(Pictures with short captions)
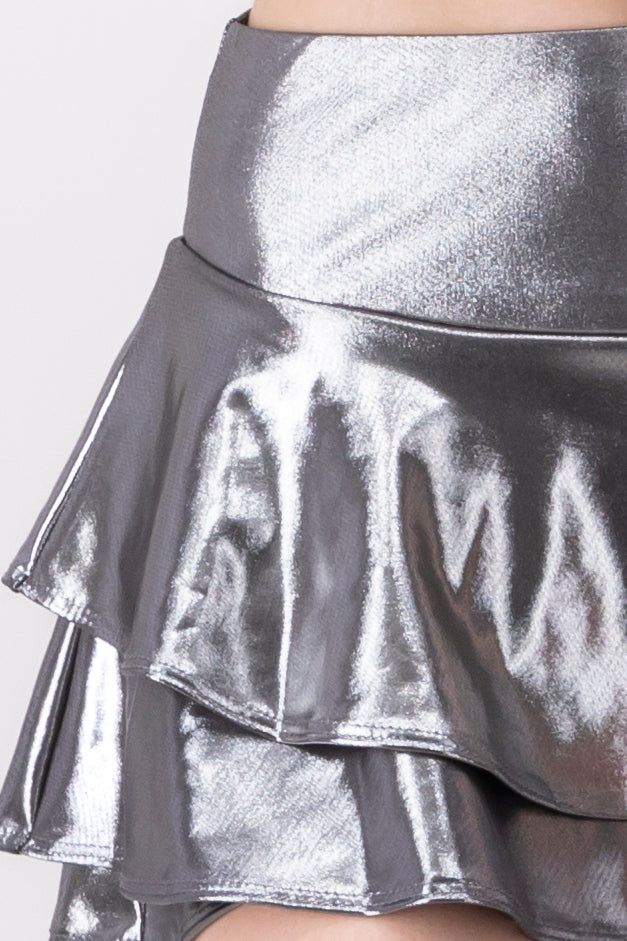 Falda mini capas olanes metalica sold by Shasa product image thumbnail 2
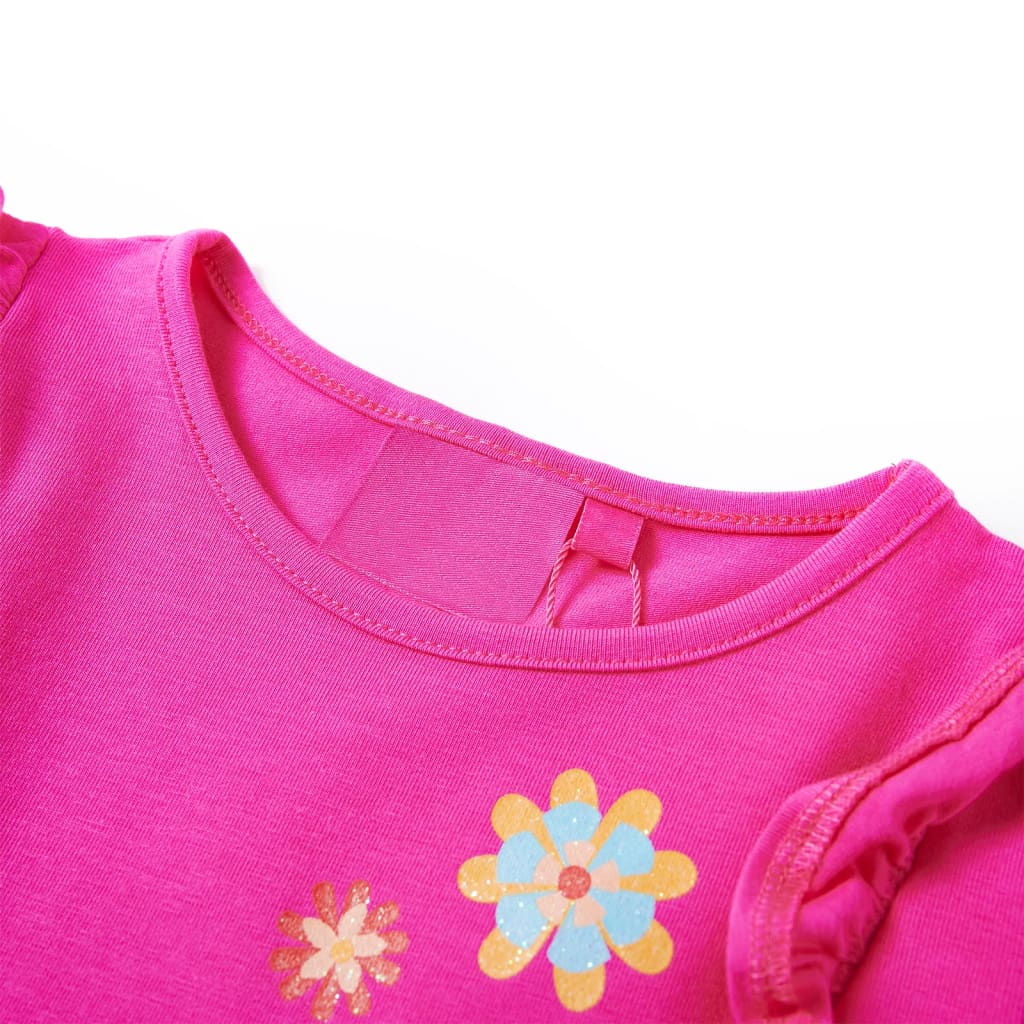 Kids' T-shirt with Long Sleeves Dark Pink 104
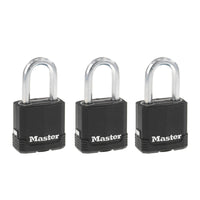 Master Lock Magnum 1-7/8 in. H X 1-3/16 in. W X 1-3/4 in. L Laminated Steel Ball Bearing Locking Pad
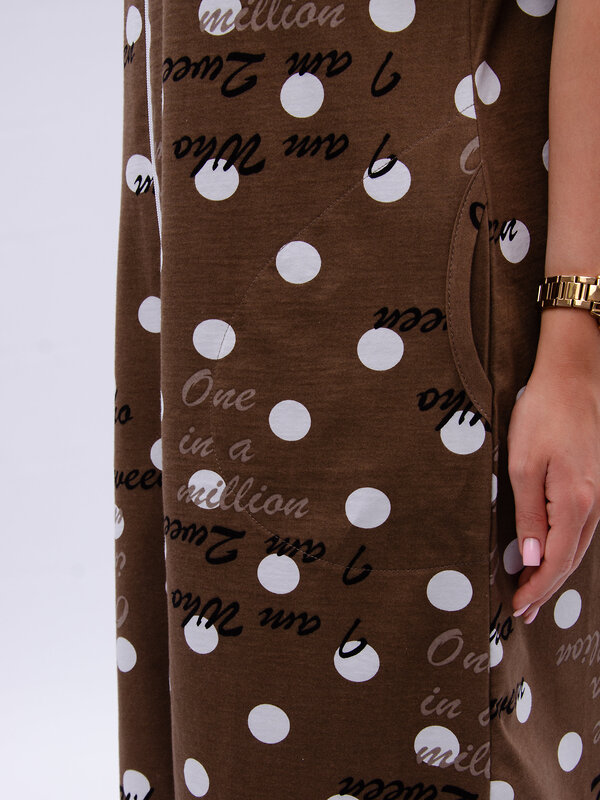 Malina Халат 585316 379кр коричневый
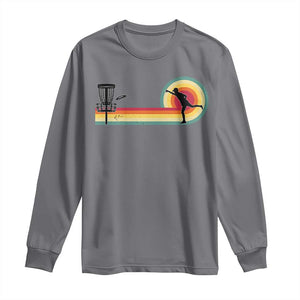 Disc Golf Retro Long Sleeve Shirt Vintage Frisbee Golf Player TS10 Charcoal Print Your Wear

**Task:** Convert all of the items above into a Markdown table with the columns Row and Line, numbering each row and skipping any blank lines. Leave the pictures out of the answer.

**Exercise result:**
| Row | Line |
|---|---|
| 1 |  Falda mini capas olanes metalica sold by Shasa product image thumbnail 2 |
| 2 |  Kids' T-shirt with Long Sleeves Dark Pink 104 |
| 3 |  Master Lock Magnum 1-7/8 in. H X 1-3/16 in. W X 1-3/4 in. L Laminated Steel Ball Bearing Locking Pad |
| 4 |  Malina Халат 585316 379кр коричневый |
| 5 |  Disc Golf Retro Long Sleeve Shirt Vintage Frisbee Golf Player TS10 Charcoal Print Your Wear |